Copy out all of the records below word for word, changing nothing.
Start EXTRACTED INFORMATION
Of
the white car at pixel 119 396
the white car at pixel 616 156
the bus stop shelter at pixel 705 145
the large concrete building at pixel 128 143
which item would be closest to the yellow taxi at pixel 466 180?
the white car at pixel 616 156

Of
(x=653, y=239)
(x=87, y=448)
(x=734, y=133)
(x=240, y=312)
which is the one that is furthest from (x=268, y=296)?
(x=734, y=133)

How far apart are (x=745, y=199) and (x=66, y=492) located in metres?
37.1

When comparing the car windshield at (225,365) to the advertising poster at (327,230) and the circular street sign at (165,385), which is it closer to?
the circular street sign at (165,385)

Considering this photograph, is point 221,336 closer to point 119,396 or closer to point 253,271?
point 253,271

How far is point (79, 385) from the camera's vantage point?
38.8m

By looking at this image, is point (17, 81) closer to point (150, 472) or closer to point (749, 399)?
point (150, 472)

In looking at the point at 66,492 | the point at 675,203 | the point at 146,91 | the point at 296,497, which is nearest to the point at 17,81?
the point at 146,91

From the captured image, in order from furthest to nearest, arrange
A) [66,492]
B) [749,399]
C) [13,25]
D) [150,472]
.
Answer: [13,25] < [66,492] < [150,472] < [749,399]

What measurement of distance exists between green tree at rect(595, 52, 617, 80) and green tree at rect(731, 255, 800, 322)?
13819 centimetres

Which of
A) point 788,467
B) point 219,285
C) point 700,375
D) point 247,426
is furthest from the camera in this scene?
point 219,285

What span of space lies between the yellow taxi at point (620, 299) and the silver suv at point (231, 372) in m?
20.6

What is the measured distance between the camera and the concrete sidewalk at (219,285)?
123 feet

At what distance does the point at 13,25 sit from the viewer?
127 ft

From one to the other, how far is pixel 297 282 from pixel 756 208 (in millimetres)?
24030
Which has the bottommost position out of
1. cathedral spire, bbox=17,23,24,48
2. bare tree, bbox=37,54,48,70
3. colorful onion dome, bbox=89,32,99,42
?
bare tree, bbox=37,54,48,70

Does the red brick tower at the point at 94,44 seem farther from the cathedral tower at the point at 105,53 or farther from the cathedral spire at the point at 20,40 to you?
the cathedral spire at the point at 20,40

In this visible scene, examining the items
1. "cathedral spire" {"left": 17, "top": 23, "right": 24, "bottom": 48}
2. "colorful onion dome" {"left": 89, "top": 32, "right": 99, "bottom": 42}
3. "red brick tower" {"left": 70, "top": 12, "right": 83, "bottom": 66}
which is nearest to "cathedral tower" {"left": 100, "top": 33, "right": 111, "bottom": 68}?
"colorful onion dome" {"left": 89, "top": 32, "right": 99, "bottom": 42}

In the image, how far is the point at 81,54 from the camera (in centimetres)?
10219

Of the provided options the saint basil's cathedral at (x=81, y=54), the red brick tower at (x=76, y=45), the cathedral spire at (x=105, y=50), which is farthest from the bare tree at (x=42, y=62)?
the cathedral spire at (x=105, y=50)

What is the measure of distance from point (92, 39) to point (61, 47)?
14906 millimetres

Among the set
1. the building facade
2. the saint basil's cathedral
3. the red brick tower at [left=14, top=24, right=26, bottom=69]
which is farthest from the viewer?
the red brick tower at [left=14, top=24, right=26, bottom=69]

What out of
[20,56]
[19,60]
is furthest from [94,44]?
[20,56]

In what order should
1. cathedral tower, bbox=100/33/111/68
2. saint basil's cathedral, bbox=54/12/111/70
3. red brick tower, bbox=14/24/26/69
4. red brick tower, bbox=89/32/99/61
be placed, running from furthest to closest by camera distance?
End EXTRACTED INFORMATION
▶ _SOLUTION TO THIS EXERCISE_:
Of
the white car at pixel 119 396
the white car at pixel 616 156
the bus stop shelter at pixel 705 145
the large concrete building at pixel 128 143
which item would be closest to the yellow taxi at pixel 466 180?
the white car at pixel 616 156

Of
(x=653, y=239)
(x=87, y=448)
(x=734, y=133)
(x=240, y=312)
which is the one that is furthest from (x=268, y=296)?
(x=734, y=133)

How far apart are (x=745, y=199) and (x=66, y=492) located in metres?
37.1

When comparing the car windshield at (225,365) to the advertising poster at (327,230) and the circular street sign at (165,385), which is it closer to?
the circular street sign at (165,385)

Considering this photograph, is point 221,336 closer to point 119,396 or closer to point 253,271?
point 253,271

How far is point (79, 385) from the camera's vantage point?
38.8m

By looking at this image, is point (17, 81) closer to point (150, 472) or closer to point (749, 399)?
point (150, 472)

In looking at the point at 66,492 | the point at 675,203 | the point at 146,91 | the point at 296,497, which is nearest to the point at 17,81?
the point at 146,91

From the captured image, in order from furthest to nearest, arrange
A) [66,492]
B) [749,399]
C) [13,25]
D) [150,472]
.
Answer: [13,25] < [66,492] < [150,472] < [749,399]

What measurement of distance exists between green tree at rect(595, 52, 617, 80) and green tree at rect(731, 255, 800, 322)?
13819 centimetres

Which of
A) point 788,467
B) point 219,285
C) point 700,375
D) point 247,426
is furthest from the camera in this scene?
point 219,285

What span of space lies between the yellow taxi at point (620, 299) and the silver suv at point (231, 372) in m?
20.6

What is the measured distance between the camera and the concrete sidewalk at (219,285)?
123 feet

At what distance does the point at 13,25 sit from the viewer?
127 ft

From one to the other, how far is pixel 297 282 from pixel 756 208 (in millimetres)?
24030
Which has the bottommost position out of
1. cathedral spire, bbox=17,23,24,48
2. bare tree, bbox=37,54,48,70
3. colorful onion dome, bbox=89,32,99,42
?
bare tree, bbox=37,54,48,70

Does the red brick tower at the point at 94,44 seem farther from the cathedral tower at the point at 105,53 or farther from the cathedral spire at the point at 20,40 to you?
the cathedral spire at the point at 20,40

In this visible scene, examining the items
1. "cathedral spire" {"left": 17, "top": 23, "right": 24, "bottom": 48}
2. "colorful onion dome" {"left": 89, "top": 32, "right": 99, "bottom": 42}
3. "red brick tower" {"left": 70, "top": 12, "right": 83, "bottom": 66}
which is nearest to "cathedral tower" {"left": 100, "top": 33, "right": 111, "bottom": 68}?
"colorful onion dome" {"left": 89, "top": 32, "right": 99, "bottom": 42}

In the image, how far is the point at 81,54 from the camera (in centimetres)?
10219

Of the provided options the saint basil's cathedral at (x=81, y=54), the red brick tower at (x=76, y=45), the cathedral spire at (x=105, y=50), which is farthest from the bare tree at (x=42, y=62)?
the cathedral spire at (x=105, y=50)

What is the measure of distance from point (92, 39) to point (61, 47)?
14906 millimetres

Among the set
1. the building facade
2. the saint basil's cathedral
3. the red brick tower at [left=14, top=24, right=26, bottom=69]
which is farthest from the viewer?
the red brick tower at [left=14, top=24, right=26, bottom=69]

What out of
[20,56]
[19,60]
is furthest from [94,44]?
[20,56]

In what order should
1. cathedral tower, bbox=100/33/111/68
2. saint basil's cathedral, bbox=54/12/111/70
3. red brick tower, bbox=14/24/26/69
4. red brick tower, bbox=89/32/99/61
be placed, running from furthest to closest by camera distance?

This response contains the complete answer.